Devant nous, de l’autre côté de la route pour l’aéroport, il y a l’immeuble couleur crème, à cent mètres à peine de Chatila, d’où les commandants israéliens, les officiers des Forces Libanaises comme Elia Hobeika, les hommes des services israéliens, et, bien entendu, Ariel Sharon, alors ministre de la défense, et ses généraux, allaient suivre pas à pas le déroulement du massacre commencé l’après-midi du 16 septembre et terminé, mais en partie seulement, le samedi dix-huit. Les victimes furent plus de 3.000, en grandes parties palestiniennes, mais aussi libanaises et immigrées venant de différents pays arabes. Quelques heures plus tôt, le soir du 14 septembre, avait été tué, à peine élu, le président Béchir Gemayel, leader des Forces libanaises, et Ariel Sharon avait profité de la situation pour oublier la promesse qu’il avait faite à l’émissaire du président étasunien, Philip Habib, de ne pas entrer avec son armée dans Beyrouth ouest, où se tenaient les camps palestiniens, désormais sans défense, après le retrait des fedayin de l’OLP. Les Forces multinationales qui auraient du défendre les camps avaient au contraire quitté précipitamment Beyrouth quelques jours plus tôt, à la demande des USA.

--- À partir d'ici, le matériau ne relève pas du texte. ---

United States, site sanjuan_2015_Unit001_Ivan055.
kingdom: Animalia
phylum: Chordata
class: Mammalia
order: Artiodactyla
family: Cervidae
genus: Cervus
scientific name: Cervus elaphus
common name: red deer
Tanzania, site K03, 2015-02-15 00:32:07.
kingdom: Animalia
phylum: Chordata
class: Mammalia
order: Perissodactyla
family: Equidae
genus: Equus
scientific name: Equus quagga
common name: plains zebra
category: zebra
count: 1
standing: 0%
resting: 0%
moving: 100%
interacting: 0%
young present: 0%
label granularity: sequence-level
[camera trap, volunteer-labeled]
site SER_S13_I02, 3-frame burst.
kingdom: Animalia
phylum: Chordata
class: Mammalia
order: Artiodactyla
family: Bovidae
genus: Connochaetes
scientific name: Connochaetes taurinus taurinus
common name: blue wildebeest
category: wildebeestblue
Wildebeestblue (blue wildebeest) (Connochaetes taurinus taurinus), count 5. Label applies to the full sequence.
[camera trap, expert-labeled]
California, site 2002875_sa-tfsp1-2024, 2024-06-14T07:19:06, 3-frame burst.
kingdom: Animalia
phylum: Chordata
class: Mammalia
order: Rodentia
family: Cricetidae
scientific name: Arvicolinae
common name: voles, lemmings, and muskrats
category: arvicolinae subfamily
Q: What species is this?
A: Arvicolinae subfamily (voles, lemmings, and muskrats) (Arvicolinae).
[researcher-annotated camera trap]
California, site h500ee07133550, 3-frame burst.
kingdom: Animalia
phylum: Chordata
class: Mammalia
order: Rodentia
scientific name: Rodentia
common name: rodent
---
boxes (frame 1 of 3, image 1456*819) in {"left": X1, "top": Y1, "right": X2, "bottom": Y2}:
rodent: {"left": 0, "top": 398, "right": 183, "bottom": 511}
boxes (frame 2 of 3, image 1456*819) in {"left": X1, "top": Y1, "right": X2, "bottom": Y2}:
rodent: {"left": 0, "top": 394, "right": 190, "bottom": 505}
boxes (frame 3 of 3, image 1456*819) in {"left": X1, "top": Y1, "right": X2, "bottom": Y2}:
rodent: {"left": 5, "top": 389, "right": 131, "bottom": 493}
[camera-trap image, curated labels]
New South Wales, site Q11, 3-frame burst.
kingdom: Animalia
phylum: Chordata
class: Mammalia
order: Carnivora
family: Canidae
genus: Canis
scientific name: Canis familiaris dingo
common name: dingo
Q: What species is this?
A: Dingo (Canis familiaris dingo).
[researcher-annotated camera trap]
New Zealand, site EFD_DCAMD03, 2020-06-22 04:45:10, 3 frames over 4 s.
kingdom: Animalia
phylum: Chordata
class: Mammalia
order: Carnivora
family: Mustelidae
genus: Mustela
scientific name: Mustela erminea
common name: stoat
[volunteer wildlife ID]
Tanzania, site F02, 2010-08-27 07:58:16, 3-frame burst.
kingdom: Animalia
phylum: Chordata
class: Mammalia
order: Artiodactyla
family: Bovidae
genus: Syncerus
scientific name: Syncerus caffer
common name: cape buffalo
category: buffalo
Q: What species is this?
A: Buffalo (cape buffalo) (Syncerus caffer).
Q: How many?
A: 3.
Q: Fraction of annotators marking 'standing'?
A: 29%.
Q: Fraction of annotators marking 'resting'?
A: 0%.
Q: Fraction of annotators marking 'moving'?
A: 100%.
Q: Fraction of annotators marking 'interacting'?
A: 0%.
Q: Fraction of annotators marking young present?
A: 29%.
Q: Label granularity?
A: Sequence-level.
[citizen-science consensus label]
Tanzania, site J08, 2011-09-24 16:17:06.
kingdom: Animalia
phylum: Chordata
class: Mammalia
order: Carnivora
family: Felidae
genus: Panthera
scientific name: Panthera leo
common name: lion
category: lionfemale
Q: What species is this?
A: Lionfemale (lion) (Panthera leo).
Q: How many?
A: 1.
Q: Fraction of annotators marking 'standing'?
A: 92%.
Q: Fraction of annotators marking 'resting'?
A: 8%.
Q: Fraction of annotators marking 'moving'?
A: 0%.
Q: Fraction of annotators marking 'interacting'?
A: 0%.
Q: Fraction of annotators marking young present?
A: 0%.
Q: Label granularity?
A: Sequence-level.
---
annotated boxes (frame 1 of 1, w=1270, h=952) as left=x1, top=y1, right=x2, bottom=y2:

Ariel Sharon, une fois les camps encerclés par les blindés « afin de les nettoyer des terroristes » y fit entrer environ 600 phalangistes, qui massacrèrent, éventrèrent, violèrent, volèrent et tuèrent sans répit. Sans s’arrêter même devant des enfants et des nouveaux-nés, dans certains cas coupés en morceaux et recomposés ensuite sur des tables ensanglantées pour former d’horribles poupons de mort. Les photos de ces victimes innocentes représentées à certains moments importants de leur vie, des nouveaux-nés au berceau aux plus grands, en habits de fête et les cheveux bien coiffés pour leur mariage, ou bien ces enfants en col amidonné et chemise à petits carreaux des classes élémentaires, ou les jeunes avec la coupe et la permanente des fiançailles, avec la toque de la thèse ou dans les rues d’un quelconque pays lointain, elles étaient là ces photos hier matin, décolorées par le temps et par les larmes, portées par des mères, des pères, des soeurs, ouvrant le cortège unitaire pour rappeler au monde cette offense inouïe à la vie. Pour rappeler l’existence de ces 700 corps jetés l’un sur l’autre entre deux couches de chaux, là bas dans cette terre rouge remuée et dans le sable de ce qui, avant l’arrivée des réfugiés chassés hors de Palestine avec quelques objets ménagers, puis installés là sous les tentes de l’ONU, était un affaissement de terrain entre les dunes de sable d’une pinède d’où l’on voyait la mer, au sud de Beyrouth.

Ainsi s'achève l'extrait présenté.